### PROBLEM REQUIREMENTS
Answer these questions from the passage on citizenship and international migration below.
1. Which three typologies of immigration does Baubock describe?
2. In colonizing immigration, which country's sovereignty is restricted, and by which country?
3. Which two countries are named as the best-known cases of citizen immigration?

:: GIVEN PASSAGE ::

Introduction: Citizenship and International Migration
As there are various forms and types of international migration, there is a corresponding variety of statuses of immigrants and hence citizenships. (1) For instance, regarding the relationship between citizen status and immigration, Baubock historically categorizes three typologies, namely dependent immigration, colonizing immigration and citizen immigration (Baubock, 1991: 26-32). In dependent immigration, the immigrants lack the right to immigrate and settle in the country for an extended period. In most cases of dependent immigration, neither the sending country nor the receiving country entitles individuals the rights of immigration, but when they enter the receiving state, for instance as guest workers, these immigrants find themselves under a reduced citizenship status within the new country's legal and political system. In colonizing immigration, the sovereignty of the country of immigration is severely restricted by the country of emigration, as in the colonization schemes of sub-Saharan Africa. In citizen immigration, individuals hold an independent right to immigrate, generally by obtaining an internationally valid passport. The countries of immigration grant these individuals immigration rights, even to people who have not been formally registered citizens before immigration. The best-known cases of such countries are Germany and Israel, both of which grant immigration rights to people who meet certain criteria of ethnic origin (Baubock, 1991: 26-32). Apart from the status of formal citizens, citizen immigration-type immigrants may be given the status of dual citizens or denizens.

:::
:: INFORMATION SHOWN ::

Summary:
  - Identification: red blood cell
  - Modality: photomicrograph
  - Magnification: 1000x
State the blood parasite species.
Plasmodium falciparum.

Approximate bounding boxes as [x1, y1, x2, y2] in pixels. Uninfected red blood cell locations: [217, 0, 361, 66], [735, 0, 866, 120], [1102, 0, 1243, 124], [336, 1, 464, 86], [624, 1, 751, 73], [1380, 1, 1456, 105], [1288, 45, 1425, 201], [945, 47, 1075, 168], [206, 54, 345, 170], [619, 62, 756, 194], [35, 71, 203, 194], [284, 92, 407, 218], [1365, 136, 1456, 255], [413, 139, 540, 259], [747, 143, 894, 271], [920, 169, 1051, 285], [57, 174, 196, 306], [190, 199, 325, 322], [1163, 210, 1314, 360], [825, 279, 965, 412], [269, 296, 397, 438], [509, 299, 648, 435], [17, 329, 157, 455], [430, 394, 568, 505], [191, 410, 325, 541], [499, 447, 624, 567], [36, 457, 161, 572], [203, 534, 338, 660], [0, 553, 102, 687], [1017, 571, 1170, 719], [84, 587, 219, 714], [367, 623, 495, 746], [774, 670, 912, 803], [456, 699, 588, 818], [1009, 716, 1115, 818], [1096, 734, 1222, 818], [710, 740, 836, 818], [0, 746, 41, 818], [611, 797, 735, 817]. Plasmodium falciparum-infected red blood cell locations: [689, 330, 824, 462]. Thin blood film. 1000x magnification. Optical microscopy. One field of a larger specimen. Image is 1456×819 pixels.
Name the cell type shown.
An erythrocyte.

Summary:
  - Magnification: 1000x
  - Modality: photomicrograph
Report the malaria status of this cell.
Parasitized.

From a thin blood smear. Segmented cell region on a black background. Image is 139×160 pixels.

:::

### FULL RESPONSE
1. Dependent immigration, colonizing immigration and citizen immigration.
2. The sovereignty of the country of immigration is severely restricted by the country of emigration.
3. Germany and Israel.